1) Christey, G., Amey, J., Campbell, A., Smith, A. Variation in volumes and characteristics of trauma patients admitted to a level one trauma centre during national level 4 lockdown for COVID-19 in New Zealand NZ Med J 2020; 133(1513): pp. 81-88.
2) Hamill, J.K., Sawyer, M.C. Reduction of childhood trauma during the COVID-19 Level 4 lockdown in New Zealand. ANZ Journal of Surgery 2020; 90(7-8): 1242-1243.

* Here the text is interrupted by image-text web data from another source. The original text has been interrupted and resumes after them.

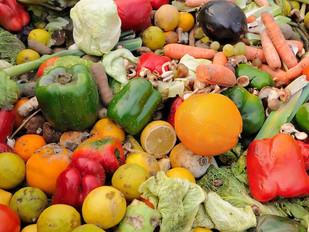 Parlamento aprova projeto de lei para inquérito nacional sobre desperdício alimentar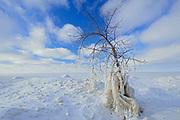 Ice on tree on shore of Lake Winnipeg, Victoria Beach, Manitoba, Canada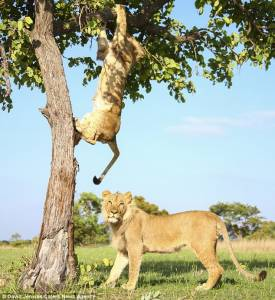 獅子兄弟爬樹打鬧搞笑瞬間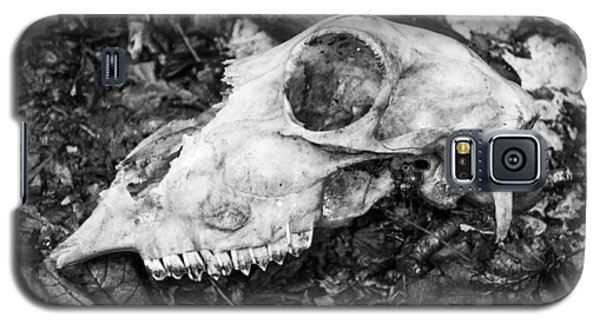 Galaxy S5 Case featuring the photograph Sheep's Skull by David Isaacson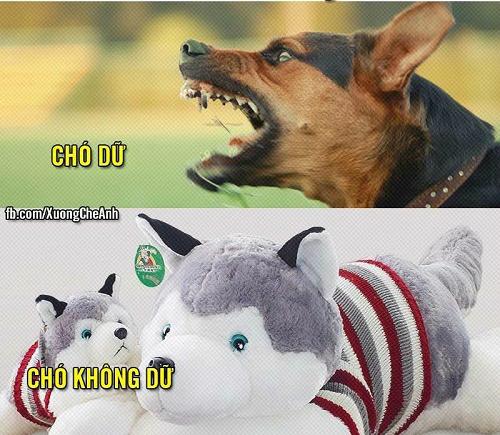Cách phân biệt chó dữ và chó không dữ.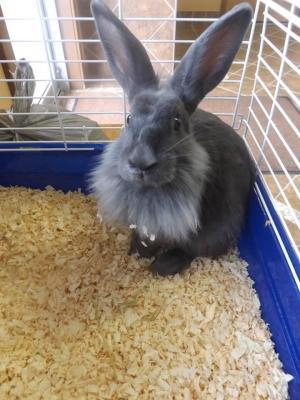 Adopt Flemish Rabbit a Flemish Giant, Lionhead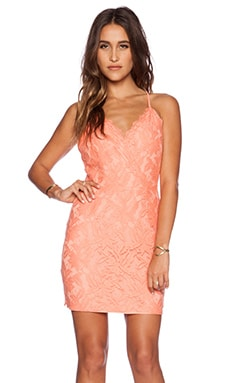 Greylin Stasia Floral Lace Dress in Coral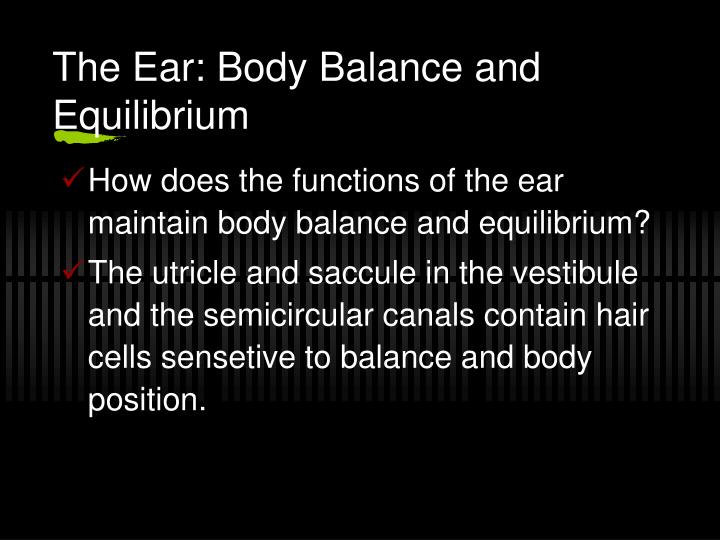 The Ear: Body Balance and Equilibrium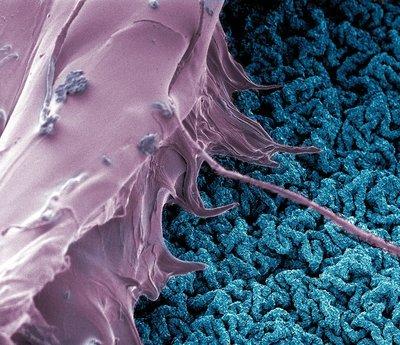 Nanobind Pilot Project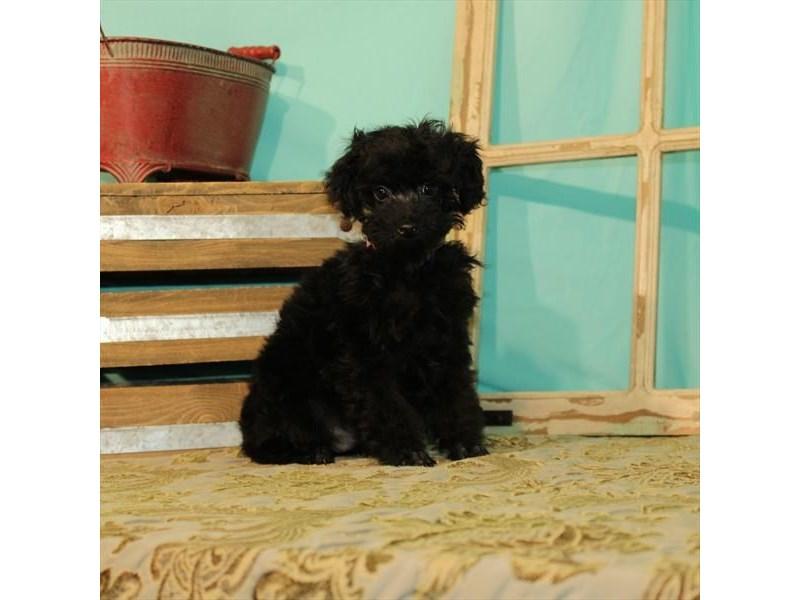 Miniature Poodle-Male-Black-2714707-My Next Puppy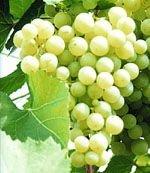 Виноград в борьбе с бактериями полости рта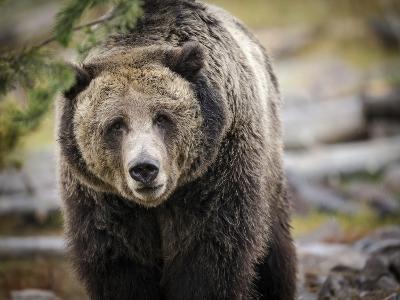 Brown Bear, Grizzly, Ursus Arctos, West Yellowstone, Montana-Maresa Pryor-Photographic Print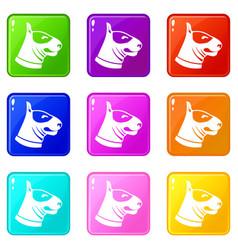 Bull terrier dog icons 9 set vector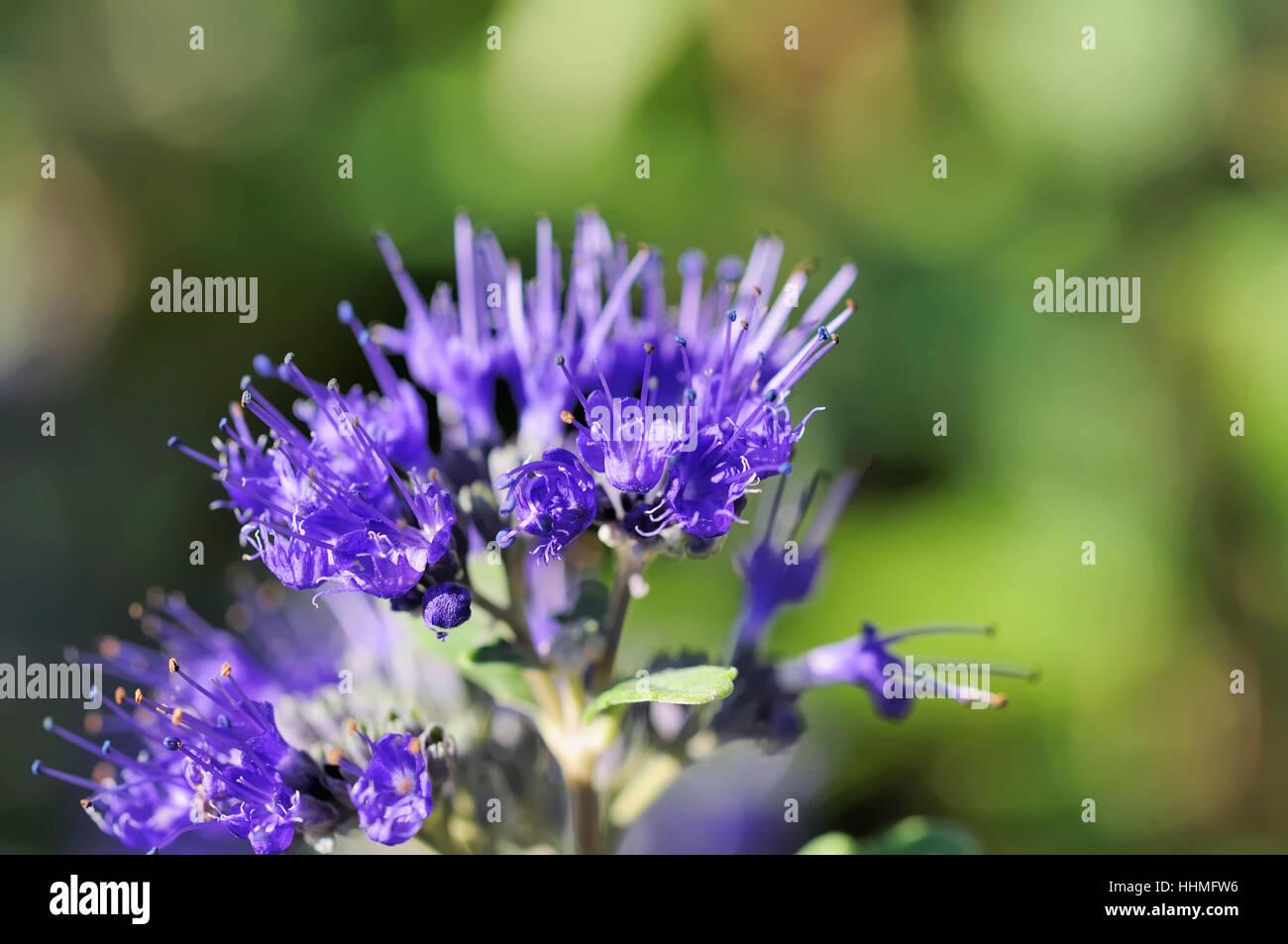 Blue Flower Plant Bloom Blossom Flourish Flourishing Flowers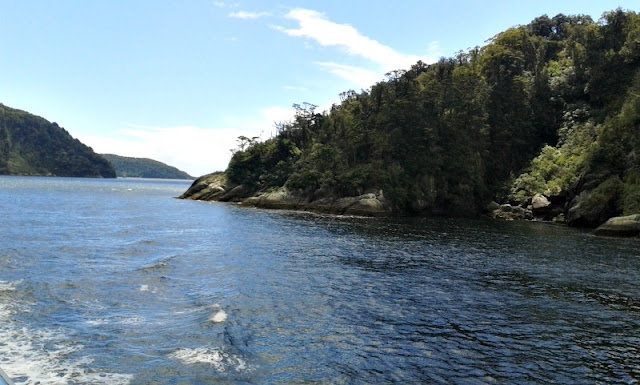 milford-sound-cruise-tasman-sea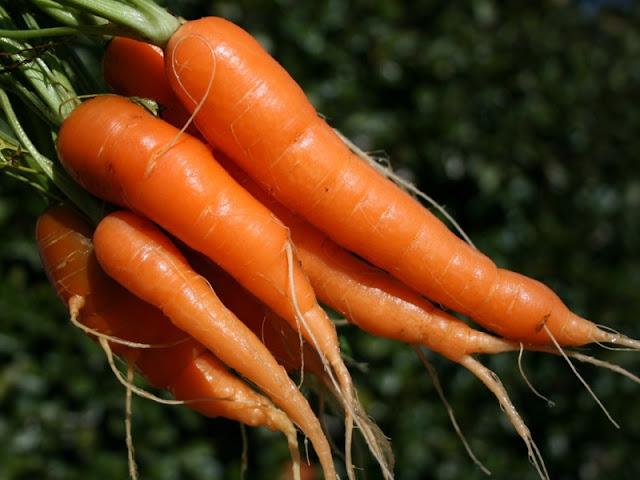 Alimento para la Piel,  Zanahoria...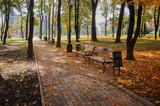Парковая аллея в осеннем городском парке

3) Fan, D., Scowcroft, H., McCombie, A., et al., A comparison of major trauma admissions to Christchurch Hospital during and after COVID-19 lockdown in New Zealand. NZ Med J 2021; 134(1540): 46-55.
4) McGuinness, M.J., Harmston, C., The Northern Regional Trauma Network. Association between COVID-19 public health interventions and major trauma presentation in the northern region of New Zealand. ANZ Journal of Surgery 2021;91(4): 633-638
5) Teo, K., Civil, I., Balasubramanian, S. Lockdown Level 4 V2.0: different trauma patterns in Auckland in 2021? in New Zealand N Z MJ 2022;135(1554): pp. 73-79.